CPF : le gouvernement fait une nouvelle fois payer aux salariés « la fin de l’abondance »

Publié le 13 déc. 2022
Temps de lecture : 3 min.
Samedi dernier, le gouvernement a déposé un amendement scandaleux, réduisant l’accès des salariés au droit qu’est le compte personnel de formation (CPF). En instaurant un reste à charge pour les salariés faisant une demande de financement d’une formation dans le cadre de ce dispositif, le gouvernement attaque un droit opposable et attaché à la personne. Le gouvernement justifie cette disposition prise en catimini par la nécessité de faire des économies budgétaires… sur le dos des salariés !

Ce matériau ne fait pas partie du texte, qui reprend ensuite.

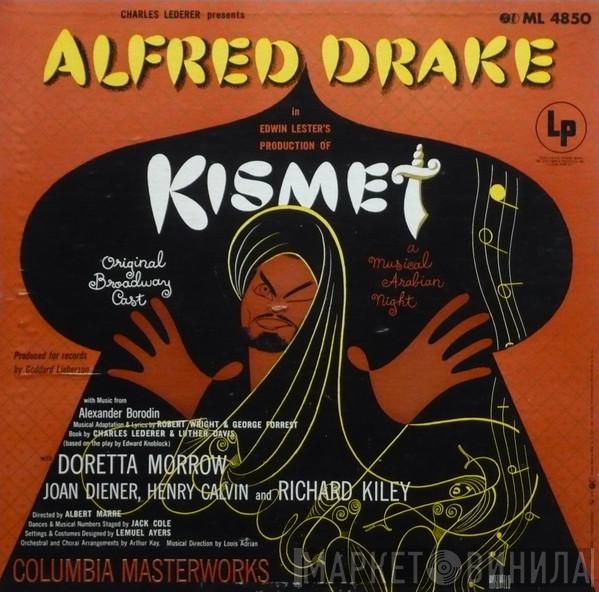 & Alfred Drake  The Kismet Original Broadway Cast  - Kismet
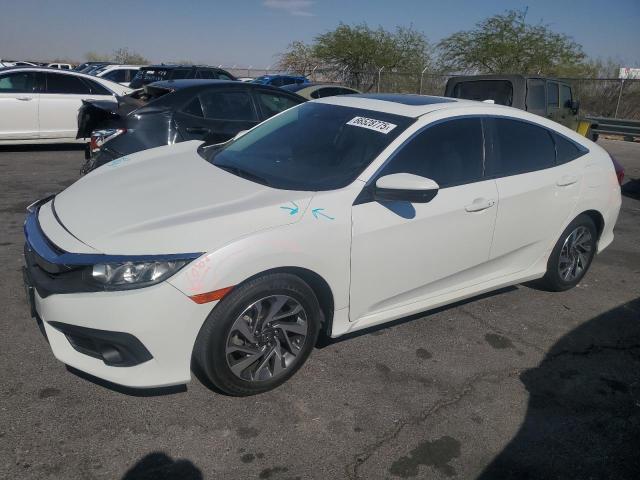 2018 HONDA CIVIC EX,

L’écosystème de la formation connaît certes une importante crise financière structurelle. France Compétences, organisme de gouvernance de la formation professionnelle, cumulera un déficit abyssal de plus de 9 milliards d’euros fin 2022 (et cela malgré 6,75 milliards de dotations exceptionnelles de l’État ces deux dernières années). Sans ces dotations exceptionnelles, le déficit structurel de l’institution serait aujourd’hui de plus de 16 milliards d’euros. Et, pour l’année 2022, France Compétences aurait payé environs 56 millions de frais d’emprunts bancaires.

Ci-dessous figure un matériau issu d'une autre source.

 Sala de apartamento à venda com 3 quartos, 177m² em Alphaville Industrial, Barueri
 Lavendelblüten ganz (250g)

Depuis 2014, le manque à gagner dû à la baisse des contributions des entreprises est criant.
Une mission des inspections des affaires sociales et des finances a, par ailleurs, fait apparaître en 2020 que la réforme de 2018 n’était pas financée. Cela s’est depuis accentué, alors que le gouvernement a mis en place des aides sans conditionnalité aux entreprises, rendant gratuite l’embauche d’un apprenti et ayant produit une appétence massive pour le recrutement de jeunes sous ce dispositif. Sur les 14 milliards d’euros de budget de France Compétences, le financement de l’apprentissage représentait près de 10,5 milliards en 2022. Chiffre auquel il faut ajouter 4 milliards d’euros d’aides aux entreprises, financées hors budget de France compétences. Plutôt que d’imposer des critères sociaux pour les aides à l’apprentissage, le gouvernement préfère raboter les droits des salariés, alors que le CPF ne représente que 2,7 milliards d’euros dans le budget de France Compétences.

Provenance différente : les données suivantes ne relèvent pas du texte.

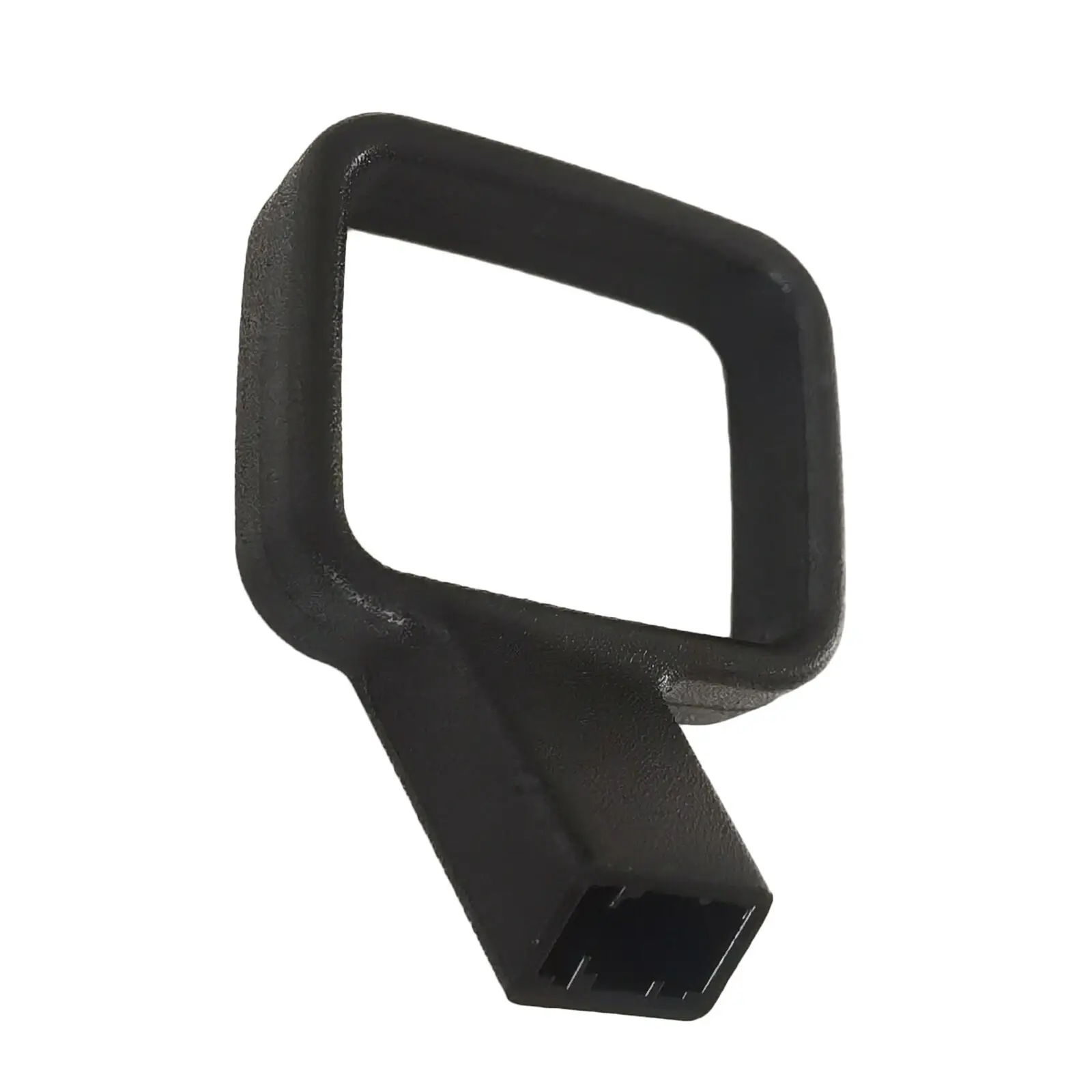 Manija de ajuste de asiento negro izquierdo para Mercedes Clase A, modelos W169 y clase B W245, A169919056164 1699190561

Cette mesure ne s’appliquera pas, heureusement, aux salariés privés d’emploi. Mais, le dispositif est géré via une application qui ne permet pas d’exclure de l’obligation de reste à charge les salariés les plus précaires : temps partiels, bas salaires, bas niveaux de qualification… Un salarié gagnant plus de 4000 euros aura le même reste à charge qu’un autre à temps partiel payé au Smic ! La décision du gouvernement en est d’autant plus scandaleuse.
Celui-ci serait bien inspiré de mieux encadrer le dispositif afin de garantir qu’il reste bien à la main du salarié et non pas du patronat, comme il tend à le devenir, au nom du sacro-saint adéquationnisme emploi-formation.
Les pressions se multiplient, en effet, dans les entreprises pour que les salariés utilisent leur CPF pour des formations obligatoires relevant de la responsabilité des employeurs. Des mesures immédiates doivent être prises pour l’interdire.
Cet amendement gouvernemental, entériné par un nouveau 49.3, est bien une disposition qui va davantage peser sur les salariés les plus précaires. Elle doit être retirée immédiatement.
Il est temps qu’une réforme de progrès social soit rapidement mise en place, permettant la montée en qualification du salariat, pour répondre aux enjeux sociaux et environnementaux, sortant la formation professionnelle et l’apprentissage de la marchandisation et reposant sur une augmentation importante des contributions des entreprises.